Stored data:
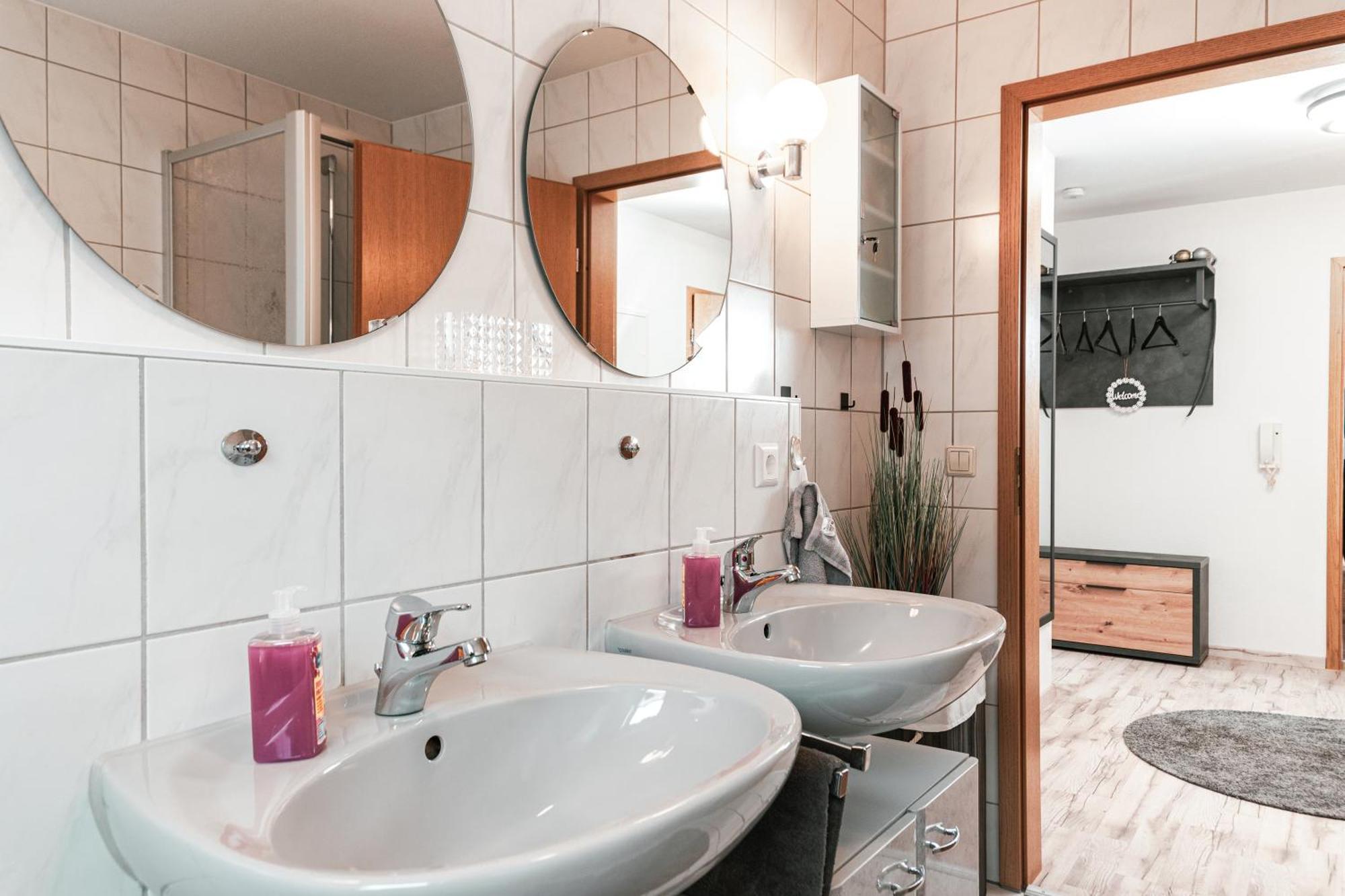 Ferienwohnung Speidel Rottenburg Am Neckar Buitenkant foto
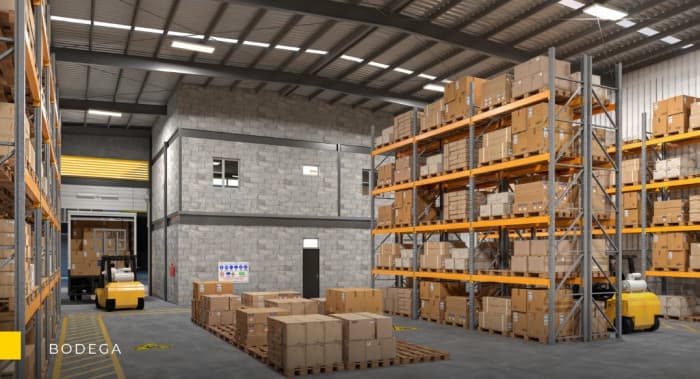 Ofibodega en Pre Venta en Naranjo zona 4 de Mixco - foto 6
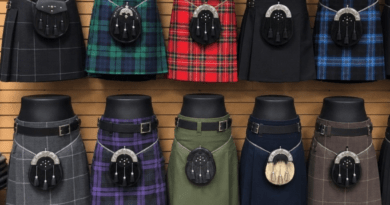 Premium Kilts for Sale & Best Kilt Online Store in 2026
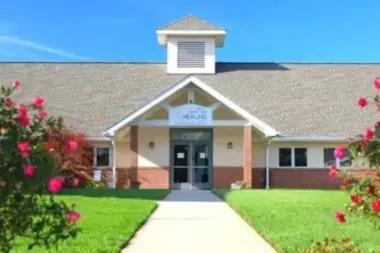 The facilities at Addiction Healing Center at the Westminster Rescue Mission in Westminster, MD 1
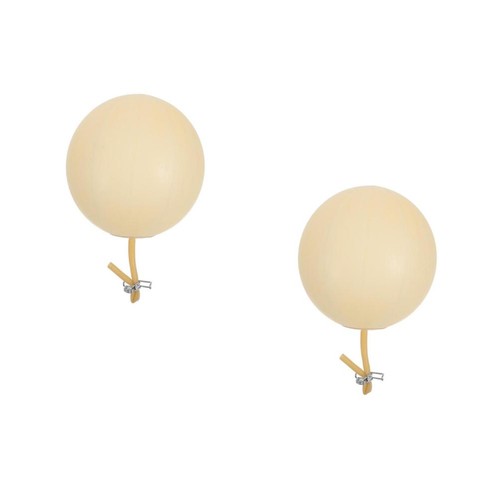Durable rubber balloon - durable,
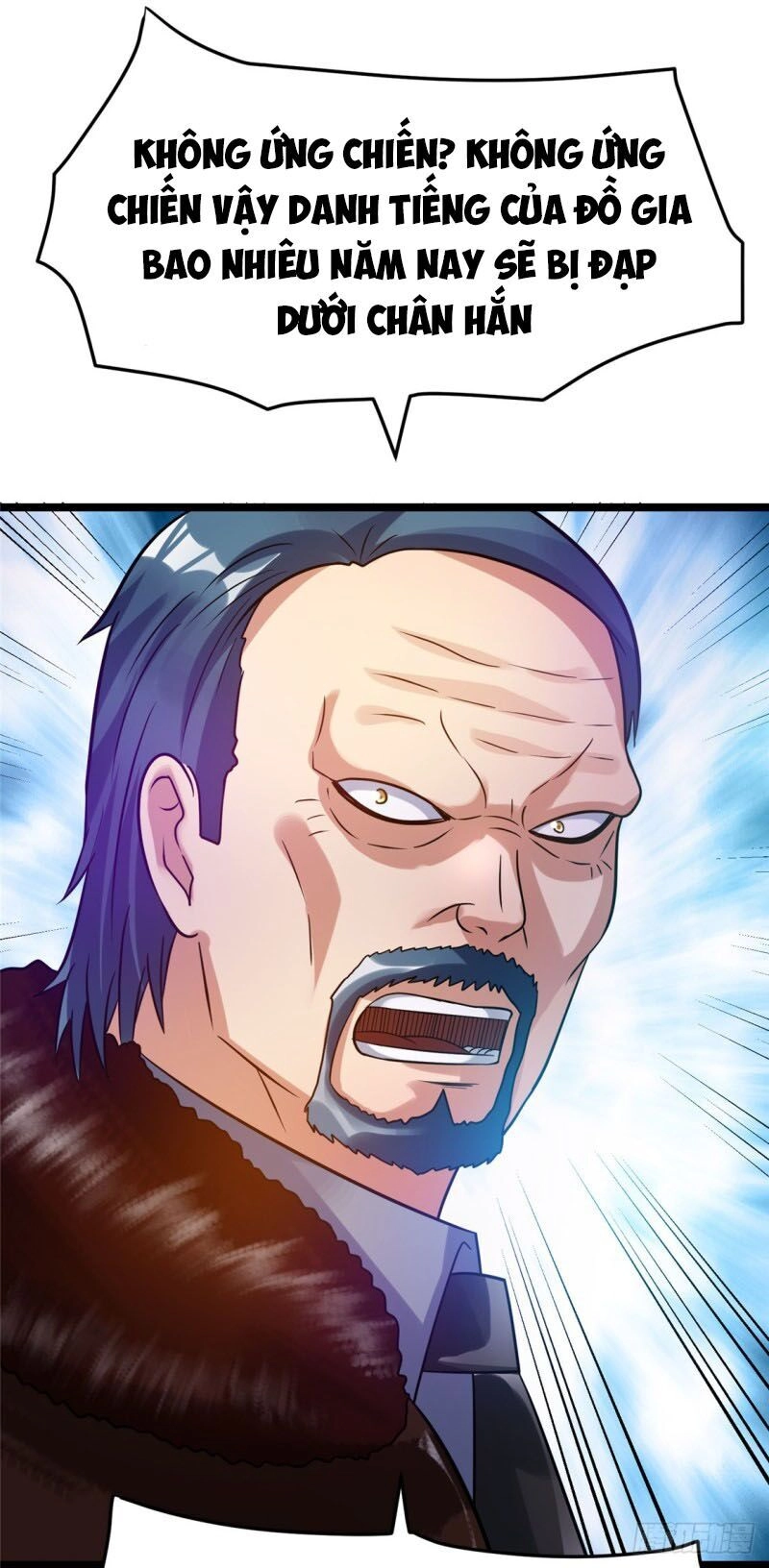 Tiên Vương Trùng Sinh Chapter 68 - 8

Work instruction:
Write the rows above as a JSON list of strings, one string per row, with any blank lines left out. Don't include the pictures, only the text of each row.

Solved problem:
[
  " Ferienwohnung Speidel Rottenburg Am Neckar Buitenkant foto",
  " Ofibodega en Pre Venta en Naranjo zona 4 de Mixco - foto 6",
  " Premium Kilts for Sale & Best Kilt Online Store in 2026",
  " The facilities at Addiction Healing Center at the Westminster Rescue Mission in Westminster, MD 1",
  "Durable rubber balloon - durable,",
  " Tiên Vương Trùng Sinh Chapter 68 - 8"
]